Route à San Pedro de Atacama, Chili

Slow travel : ode à la lenteur en voyage

« Nous nous refusons tous les luxes sauf le plus précieux : la lenteur. »
(Nicolas Bouvier)

Se perdre. Ici et là suivre la lumière d’une ruelle esseulée. Lever le pouce, rire, échanger et changer ses plans amovibles pour suivre des conseils inconnus.
Se perdre dans le temps. Étirer les heures pour profiter de chaque rayon de soleil. Écourter les jours pour danser chaque seconde d’une nuit sans lune. S’asseoir contre un arbre et se perdre dans les pages d’un livre à offrir.
Se perdre pour ne pas perdre son temps, sa vie, son voyage.

« On a même eu de l’avance et on est rentré une semaine plus vite »

Cette phrase, je l’ai lue sur l’un des nombreux groupe de voyageurs Facebook. C’est une voyageuse qui a parcouru 5 pays latino-américains en 2 mois qui l’a écrite. Comme toutes celles et ceux dont le seul but est de gratter une carte, cocher une liste ou épater la galerie des statistiques, elle a sûrement préparé son voyage à la seconde près sans laisser au temps un instant de liberté.

Je relis la phrase. Je visualise la carte d’Amérique du Sud. Le Chili, la Bolivie, le Pérou, l’Argentine et le Brésil. 2 mois pour des pays qui sont tous plus grands que la France, la Belgique et le Liechtenstein réunis. 2 mois pour parcourir la quasi totalité d’un continent.
J’imagine qu’elle n’avait que ces deux petits mois de vacances dans l’année et qu’elle avait envie d’en prendre plein les mirettes. Je la comprends. Le monde est si beau, si vaste. Moi aussi j’aurais voulu tout voir, tout connaître, tout comprendre. Mais ça c’était avant.
Aujourd’hui j’ai 30 ans. J’ai vécu la grande partie de ma vie en France et je n’en connais même pas tous les recoins. Alors, je me suis faite une raison : ma vie d’humaine est trop courte pour tout voir, tout connaître et tout comprendre.
Tant pis.
Tant mieux.
Cette voyageuse rêve encore de tout voir. Non, elle ne veut pas forcément connaître ou comprendre, mais voir. Juste voir. Comment l’en blâmer lorsque quelques secondes sur Instagram suffisent pour savoir quelle photo prendre, sous quel angle, à quel endroit et même à quelle heure ? Aujourd’hui quelques clics suffisent pour organiser un voyage sans emporter avec soi le goût des surprises.

Ne vous méprenez pas, je ne critique pas les personnes qui optent pour un voyage aussi rapide que leur quotidien. J’essaie de comprendre. J’essaie de voir où est l’intérêt de voyager d’aéroport en aéroport, de ne pas prendre le temps de se laisser séduire par un pays, de ne pas se sentir chez soi ici ou ailleurs.

***

Consignes à suivre:
**A.** Selon le texte sur la lenteur en voyage, combien de pays latino-américains la voyageuse mentionnée a-t-elle parcourus en deux mois ?
**B.** Poursuivez le texte sur la lenteur en voyage à la suite de sa dernière phrase.

Section du corpus:

***

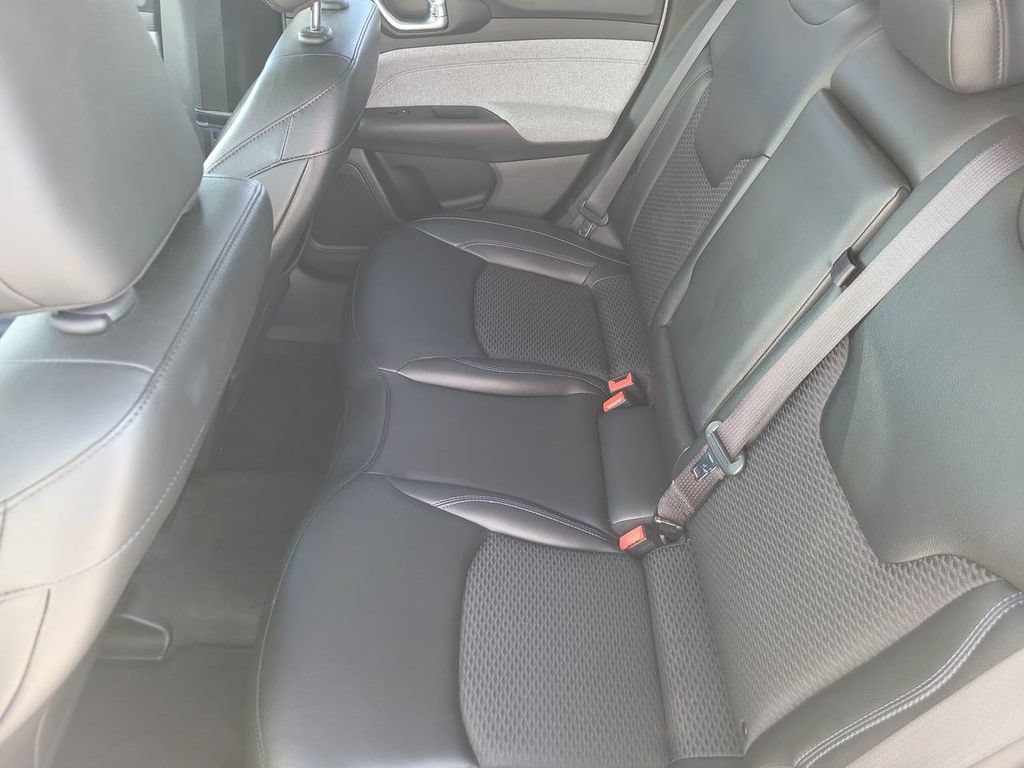 Used 2022 Jeep Compass Latitude FWD image 30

***

Réponses par consigne:
**A.** Cinq pays : le Chili, la Bolivie, le Pérou, l'Argentine et le Brésil.

**B.**
Si cette voyageuse me lit elle aura sans doute du mal à comprendre comment on peut passer 4 ans au Chili sans avoir fini d’en faire le tour, comment on peut vivre 3 ans à Puerto Montt et continuer d’en découvrir des ruelles, comment on peut se donner deux ans pour traverser les continents américains et ne même pas avoir atteint l’Equateur. Parce que vous l’aurez compris, moi, le temps, je le prends.
Ou je l’oublie.

Voyager vers ailleurs. Se laisser porter au gré des rencontres, des envies, des fatigues. Partir aujourd’hui ou demain vers une destination sans fin. S’asseoir à l’arrière d’un pick-up et rire à gorge déployée dans le vent qui fouette les joues rougies par un soleil argentin.
Prendre le temps. Lui faire confiance : une panne, un détour, une nuit au poste frontière, qu’importe ! Demain le voyage continuera. Demain nous repartirons vers ailleurs.

Route à San Pedro de Atacama, Chili

Je n’ai pas toujours été comme ça. Plus jeune j’avais envie de tout voir, tout connaître, tout savoir. Je voulais vivre vite pour ne perdre aucune seconde mon temps imparti ici et là.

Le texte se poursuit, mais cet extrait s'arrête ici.